- **Aim of the exercise**: Summarize the post on string match positions below in two sentences.

- **Source document**:
Re: S28ish [was: [Pugs] A couple of string interpolation edge cases]

Larry Wall Sat, 26 Mar 2005 19:29:29 -0800

On Sat, Mar 26, 2005 at 02:37:24PM -0600, Rod Adams wrote:
: Larry Wall wrote:
: 
: >%+ and %- are gone.  $0, $1, $2,  etc. are all objects that know
: >where they .start and .end.  (Mind you, those methods return magical
: >positions that are Unicode level independent.)
: >
: How can you have a level independent position?


By not confusing positions with numbers.  They're just pointers into
a particular string.

: The matching itself happens at a specified level. (Note that which level 
: the match happens at can change what is matched.) So it makes sense that 
: all the positions that come out of it are in terms of that level.

When we're dealing with mostly variable length encodings, it makes
more sense that the positions come out as string pointers that only
convert to numbers grudgingly under duress.  If you're just going to
feed a position back into a substr() or as the start position of the
next index(), there's no reason to translate it to a number and back
to a pointer.  It's a lot more efficient if you don't.

: Now, that position can be translated to a lower level, but not to an 
: upper level, since you can happily land in the middle of a char.

I talked about this problem in one of the As.  I think the fail soft
approach is to round to the next "ceiling" boundary and issue a warning.

: This is part of what I'm having trouble with your concept of a Str being 
: at several levels at once: There's no reliable way to have a notion of 
: "position", expect to have it as attached to the highest possible level, 
: and the second someone does something at lower level, you void the 
: position, and possibly the ability to remain at that high level.

A position that is a pointer can be true for all levels simultaneously.
It has the additional benefit of a type that is subtype constrained
to operate with other values from the same string, so if you subtract
two pointers from different strings, you can actually detect the error.

- **Records provided**:
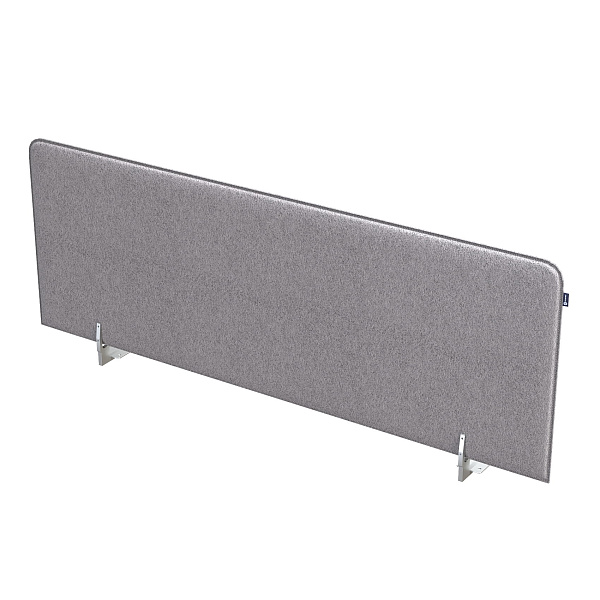 картинка Барьер из фетра, для сдвоенного бенч ARREDO 010.ФДБ.165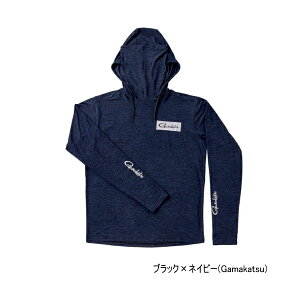 '25N3ViI ܂ TVF[ht[fBTVc GM-3747 ubN×lCr[(܂) LTCY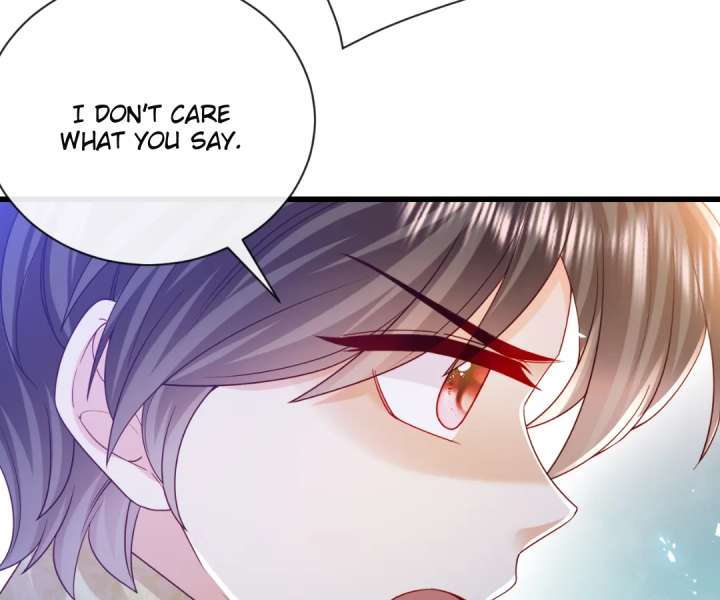 It Is Said That I Am a Fairy Princess Chapter 39 - Page 37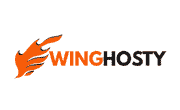 Winghosty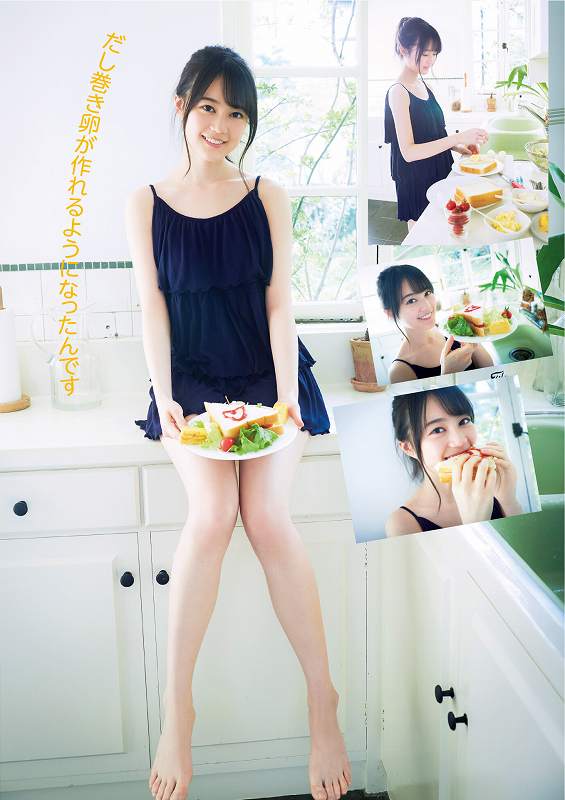 生田絵梨花のパンパン巨乳がシコいｗｗｗ【即ぬきエロ画像まとめ完全版】 似てるAV女優 激似AV女優 そっくりAV女優 似ているAV女優 似てるセクシー女優 激似セクシー女優 そっくりセクシー女優 似ているセクシー女優  ディープフェイク   流出 DVD エロ動画 濡れ場 ハメ撮り グラビア 巨乳 エロ画像 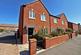 Bright Row, Copthorne Road, Shrewsbury
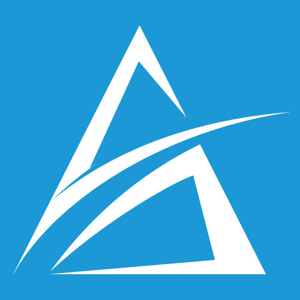 Arc Intermedia logo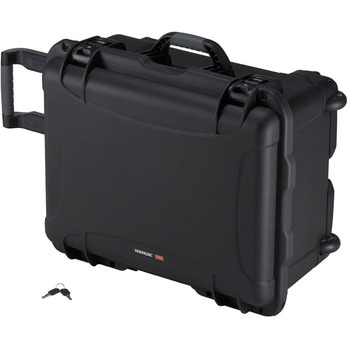 NKK950BS ���t�h���L�������O�P�[�X NKK�V���[�Y �^�J�`�d�@�H�� �|���v���s���� �L�������@�E��416mm�L�������@�E���s316mm  NKK950BS 73827679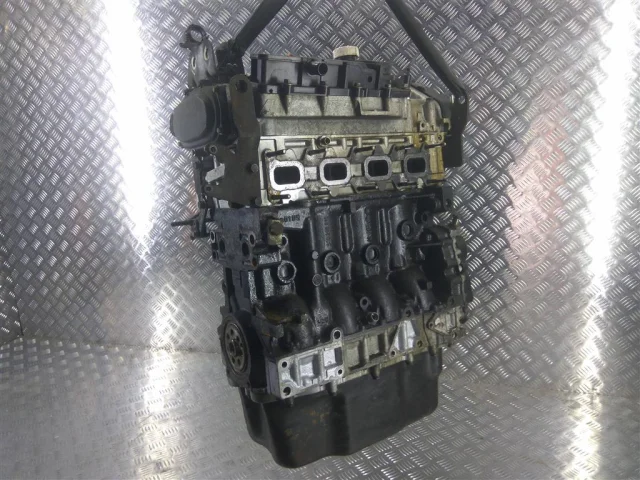 Продажа двигателя F1AE0481C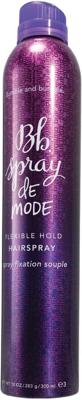 Bumble and Bumble Bb. Style Haarlak BB Spray de Mode Haarspray 300 ml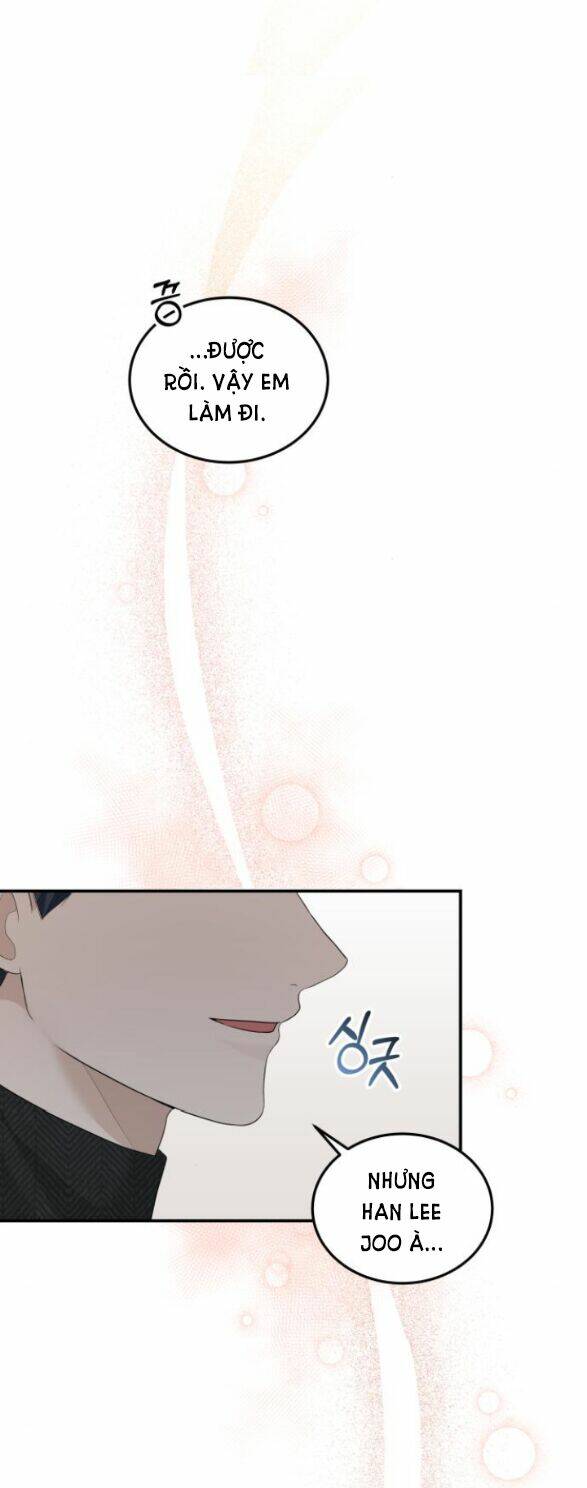 Hôn Nhân Hoàn Hảo Chapter 58.1 - Trang 2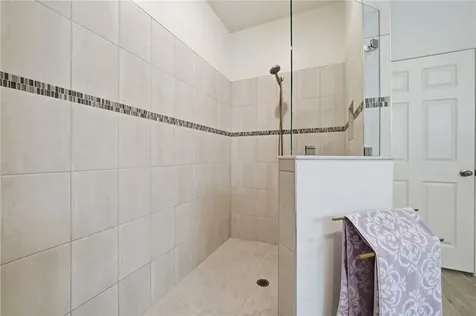 5285 2nd Manor Vero Beach FL 32968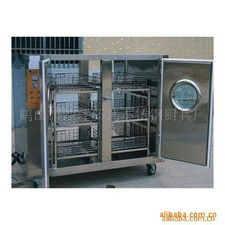 供應(yīng)大型消毒柜，鶴山市沙坪新藝不銹鋼廚具廠打造專業(yè)廚衛(wèi)解決方案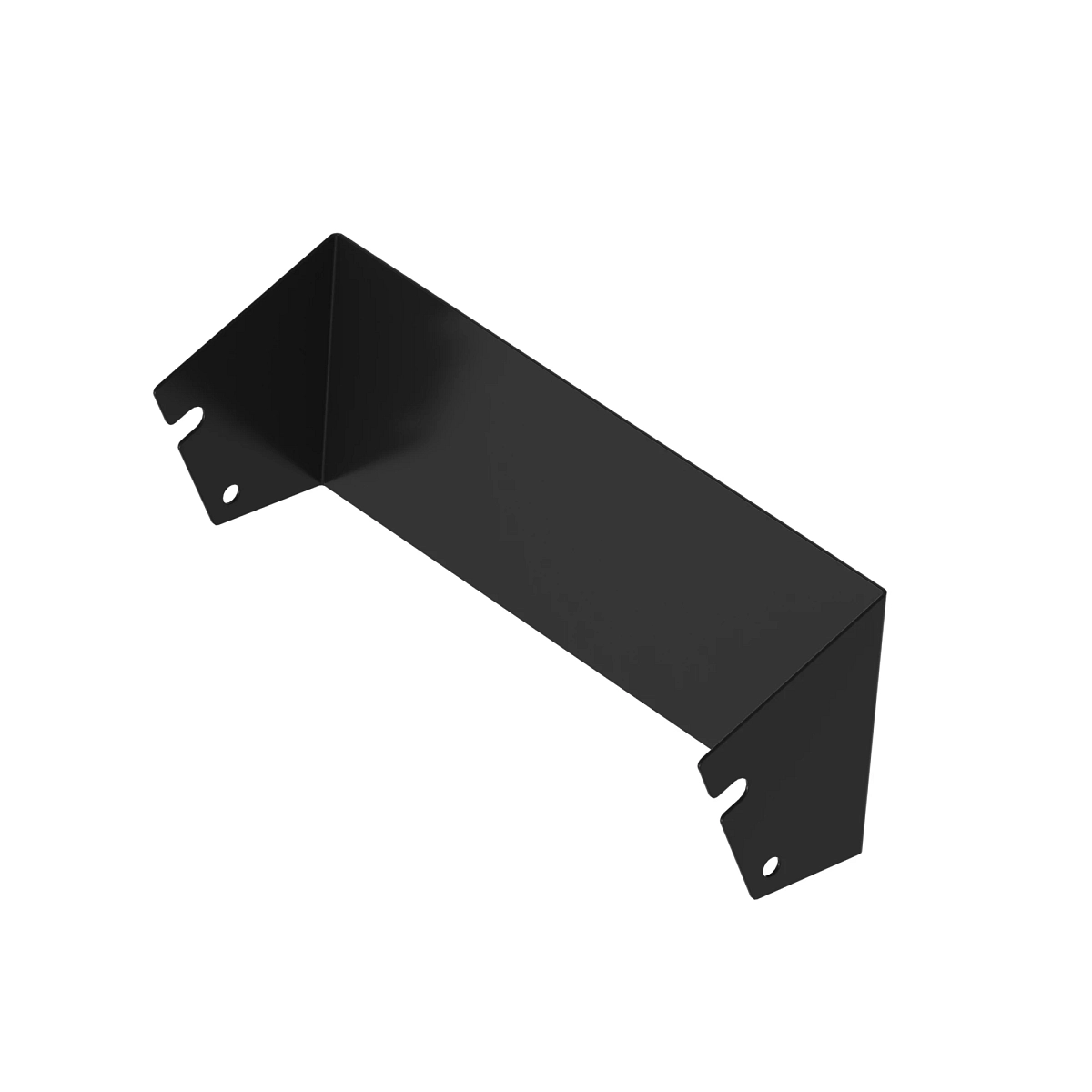Guard, Belt Drive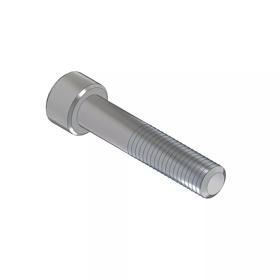 HK-76320B_Isometric Rendering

- **Exercise solution**: Larry Wall tells Rod Adams that $0, $1, $2 and the like are objects whose .start and .end return positions that are pointers into a particular string rather than numbers, so a position can be true for all Unicode levels at once and can be fed back into substr() or index() more efficiently without conversion. For a position that would land in the middle of a character at a higher level, Wall proposes rounding to the next "ceiling" boundary with a warning, and he adds that pointers constrained to one string make it possible to detect the error of subtracting pointers from different strings.